---- Data provided
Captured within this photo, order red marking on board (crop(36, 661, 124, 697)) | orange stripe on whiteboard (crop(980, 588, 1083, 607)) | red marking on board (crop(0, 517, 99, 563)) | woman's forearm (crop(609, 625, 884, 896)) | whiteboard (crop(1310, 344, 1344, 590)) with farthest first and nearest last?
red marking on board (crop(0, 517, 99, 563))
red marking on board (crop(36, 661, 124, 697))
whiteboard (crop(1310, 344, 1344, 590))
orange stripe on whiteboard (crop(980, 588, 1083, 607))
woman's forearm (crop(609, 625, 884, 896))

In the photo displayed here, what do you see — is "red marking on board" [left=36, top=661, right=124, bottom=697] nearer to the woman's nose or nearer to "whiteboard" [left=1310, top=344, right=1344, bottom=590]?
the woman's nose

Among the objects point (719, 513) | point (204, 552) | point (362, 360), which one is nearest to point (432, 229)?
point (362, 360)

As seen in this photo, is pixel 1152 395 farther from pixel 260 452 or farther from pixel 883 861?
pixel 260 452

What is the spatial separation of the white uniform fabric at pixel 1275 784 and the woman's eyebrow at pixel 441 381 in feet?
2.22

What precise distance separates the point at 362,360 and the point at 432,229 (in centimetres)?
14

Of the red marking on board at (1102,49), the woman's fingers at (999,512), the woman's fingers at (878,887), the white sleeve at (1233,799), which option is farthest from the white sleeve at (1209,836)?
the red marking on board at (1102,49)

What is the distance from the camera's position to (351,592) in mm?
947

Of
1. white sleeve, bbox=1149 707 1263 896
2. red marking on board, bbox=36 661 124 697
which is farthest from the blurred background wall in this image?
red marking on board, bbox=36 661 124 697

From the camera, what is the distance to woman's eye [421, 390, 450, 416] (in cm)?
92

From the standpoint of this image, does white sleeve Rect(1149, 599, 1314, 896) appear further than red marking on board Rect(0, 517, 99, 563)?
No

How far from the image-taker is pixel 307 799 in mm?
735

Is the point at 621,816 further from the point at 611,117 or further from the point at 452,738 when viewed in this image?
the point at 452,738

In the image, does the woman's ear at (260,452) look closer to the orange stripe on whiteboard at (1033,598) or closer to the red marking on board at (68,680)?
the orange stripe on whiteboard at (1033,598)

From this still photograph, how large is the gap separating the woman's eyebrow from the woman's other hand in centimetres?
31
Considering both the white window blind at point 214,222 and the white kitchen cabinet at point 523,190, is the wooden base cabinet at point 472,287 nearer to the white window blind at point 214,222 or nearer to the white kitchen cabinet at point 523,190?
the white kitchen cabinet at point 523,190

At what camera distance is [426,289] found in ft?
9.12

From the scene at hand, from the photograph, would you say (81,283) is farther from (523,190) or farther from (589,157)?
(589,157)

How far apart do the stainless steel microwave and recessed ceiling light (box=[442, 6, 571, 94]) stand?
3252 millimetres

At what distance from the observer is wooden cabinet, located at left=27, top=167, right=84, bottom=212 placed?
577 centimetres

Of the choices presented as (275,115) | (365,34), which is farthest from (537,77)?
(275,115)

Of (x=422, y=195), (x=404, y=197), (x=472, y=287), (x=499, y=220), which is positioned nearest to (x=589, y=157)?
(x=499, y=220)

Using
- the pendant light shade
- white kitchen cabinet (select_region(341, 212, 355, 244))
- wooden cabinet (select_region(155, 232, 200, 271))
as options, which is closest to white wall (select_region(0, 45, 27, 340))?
--------
#### [Instruction]
Copy out every one of the lines above, keeping each character unchanged.

#### [Written response]
Captured within this photo, order red marking on board (crop(36, 661, 124, 697)) | orange stripe on whiteboard (crop(980, 588, 1083, 607)) | red marking on board (crop(0, 517, 99, 563)) | woman's forearm (crop(609, 625, 884, 896)) | whiteboard (crop(1310, 344, 1344, 590)) with farthest first and nearest last?
red marking on board (crop(0, 517, 99, 563))
red marking on board (crop(36, 661, 124, 697))
whiteboard (crop(1310, 344, 1344, 590))
orange stripe on whiteboard (crop(980, 588, 1083, 607))
woman's forearm (crop(609, 625, 884, 896))

In the photo displayed here, what do you see — is "red marking on board" [left=36, top=661, right=124, bottom=697] nearer to the woman's nose or nearer to "whiteboard" [left=1310, top=344, right=1344, bottom=590]?
the woman's nose

Among the objects point (719, 513) | point (204, 552) | point (362, 360), which one is nearest to point (432, 229)?
point (362, 360)

As seen in this photo, is pixel 1152 395 farther from pixel 260 452 or farther from pixel 883 861?
pixel 260 452

What is the spatial separation of the white uniform fabric at pixel 1275 784 and the woman's eyebrow at pixel 441 381 in feet?
2.22

What precise distance separates the point at 362,360 and the point at 432,229 (in centimetres)?
14

Of the red marking on board at (1102,49), the woman's fingers at (999,512), the woman's fingers at (878,887), the white sleeve at (1233,799), which option is farthest from the white sleeve at (1209,836)?
the red marking on board at (1102,49)

What is the distance from the camera's position to (351,592) in mm?
947

Of
1. white sleeve, bbox=1149 707 1263 896
2. red marking on board, bbox=36 661 124 697
which is farthest from the blurred background wall in this image?
red marking on board, bbox=36 661 124 697

From the camera, what is the distance to woman's eye [421, 390, 450, 416] (in cm)?
92

From the standpoint of this image, does white sleeve Rect(1149, 599, 1314, 896) appear further than red marking on board Rect(0, 517, 99, 563)?
No

How far from the image-taker is pixel 307 799 in mm?
735

Is the point at 621,816 further from the point at 611,117 or further from the point at 452,738 when viewed in this image?
the point at 452,738

In the image, does the woman's ear at (260,452) look closer to the orange stripe on whiteboard at (1033,598) or closer to the red marking on board at (68,680)?
the orange stripe on whiteboard at (1033,598)

From this still photograph, how large is the gap separating the woman's eyebrow from the woman's other hand in centimetres?
31
Considering both the white window blind at point 214,222 and the white kitchen cabinet at point 523,190, is the wooden base cabinet at point 472,287 nearer to the white window blind at point 214,222 or nearer to the white kitchen cabinet at point 523,190?
the white kitchen cabinet at point 523,190

At what camera distance is [426,289] found in ft?
9.12

From the scene at hand, from the photograph, would you say (81,283) is farther from (523,190) or farther from (589,157)?
(589,157)

How far apart do the stainless steel microwave and recessed ceiling light (box=[442, 6, 571, 94]) stand?
3252 millimetres

At what distance from the observer is wooden cabinet, located at left=27, top=167, right=84, bottom=212 placed?
577 centimetres

Of the choices presented as (275,115) | (365,34), which is farthest from (537,77)?
(275,115)

Of (x=422, y=195), (x=404, y=197), (x=472, y=287), (x=499, y=220), which is positioned nearest to (x=589, y=157)?
(x=499, y=220)

Using
- the pendant light shade
- white kitchen cabinet (select_region(341, 212, 355, 244))
- wooden cabinet (select_region(155, 232, 200, 271))
as options, which is closest to white wall (select_region(0, 45, 27, 340))?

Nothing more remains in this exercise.